Research, then outreach (1975­–1980)

The foundation turned over the new 52,000-square-foot Freshwater Biological Institute (renamed the Gray Institute for Freshwater Biology in 1978 and the Gray Freshwater Center in 1995) to the University of Minnesota in 1976. Dedicated to improving understanding of freshwater biology, the institute conducted multidisciplinary research, trained scientists, provided laboratory space for visiting scientists and maintained a freshwater library.

Research carried out at the Institute was both wide and deep. Projects back then investigated nitrogen fixation, lignin degradation, connections between asbestos and cancer, strategies for controlling algae, bacteria that eat motorboat oil, and more. In the late 1970s and early 1980s the foundation also had a major focus on research aimed at combating Dutch elm disease, which was destroying elm trees across the U.S. at the time.

Despite the primary emphasis on research in these years, the foundation also advanced the cause of freshwater through outreach and education. After Twin Cities meteorologist Bruce Watson proposed sharing weather records with the public, for example, Gray rounded up funding to publish a weather almanac in 1975.
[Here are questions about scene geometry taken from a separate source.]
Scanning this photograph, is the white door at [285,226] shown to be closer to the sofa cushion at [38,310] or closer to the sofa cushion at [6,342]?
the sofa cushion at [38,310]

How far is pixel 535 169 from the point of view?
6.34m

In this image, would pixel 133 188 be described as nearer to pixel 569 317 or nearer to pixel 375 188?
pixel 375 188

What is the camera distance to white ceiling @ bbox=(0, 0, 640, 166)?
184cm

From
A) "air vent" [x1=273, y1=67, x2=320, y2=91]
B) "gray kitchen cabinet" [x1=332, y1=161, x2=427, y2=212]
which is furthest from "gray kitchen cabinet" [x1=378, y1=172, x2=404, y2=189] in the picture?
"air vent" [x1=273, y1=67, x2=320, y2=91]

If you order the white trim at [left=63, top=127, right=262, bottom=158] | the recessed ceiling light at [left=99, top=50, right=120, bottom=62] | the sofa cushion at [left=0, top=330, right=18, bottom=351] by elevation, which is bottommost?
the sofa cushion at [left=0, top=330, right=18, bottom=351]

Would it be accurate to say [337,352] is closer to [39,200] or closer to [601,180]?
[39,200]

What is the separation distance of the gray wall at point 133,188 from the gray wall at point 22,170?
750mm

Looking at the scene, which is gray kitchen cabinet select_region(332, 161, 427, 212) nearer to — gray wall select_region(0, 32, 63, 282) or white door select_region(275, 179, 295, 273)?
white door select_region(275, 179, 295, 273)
Two years later, publication of the first issue of the Journal of Freshwater marked the beginning of refocus for the foundation. Recognizing that the purposes of many of the original articles of incorporation had been fulfilled, the board had adopted a new set of articles that not only continued to support Freshwater and freshwater research globally, but also included sharing scientific information with the public. The organization also stepped up efforts to connect the public, academic, political and business sectors to work together in freshwater’s favor.
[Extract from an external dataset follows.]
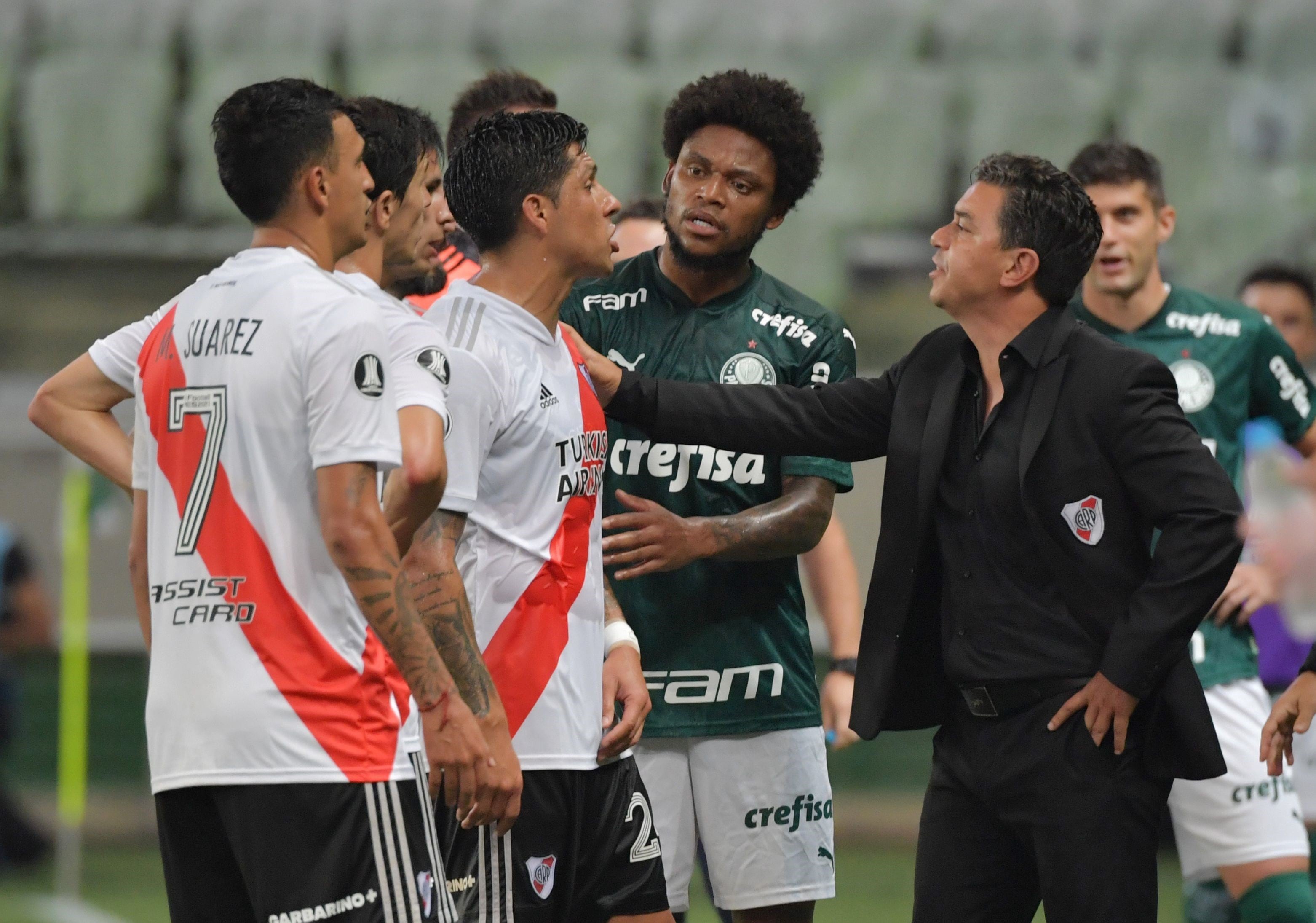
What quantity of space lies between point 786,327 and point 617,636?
1036 mm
Acting on this evolving mandate, Freshwater co-sponsored its first international conference, “Water: Our Delicate Life Membrane,” in the late 1970s. The weather almanac gave rise to the now-famous Weatherguide calendar, reaching thousands — and eventually millions — of Minnesotans with its overarching message that we are among, and a part of, the constellations and natural cycles the Weatherguide brilliantly showcases.
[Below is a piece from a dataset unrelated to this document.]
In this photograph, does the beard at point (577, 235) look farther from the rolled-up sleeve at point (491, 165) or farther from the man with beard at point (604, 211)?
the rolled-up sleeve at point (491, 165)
In December 1978 the foundation established the Freshwater Society as a membership arm and anchor for the growing focus on connecting the public with science. The following year we held a Year of Water Awareness, convening state agencies and organizations around the common goal of freshwater stewardship.

As the decade turned, the institute, foundation and society were in growth mode, with funds from society membership used to support research at the institute. Diverse though their individual efforts were, all three shared Gray’s original goal of keeping freshwater useable.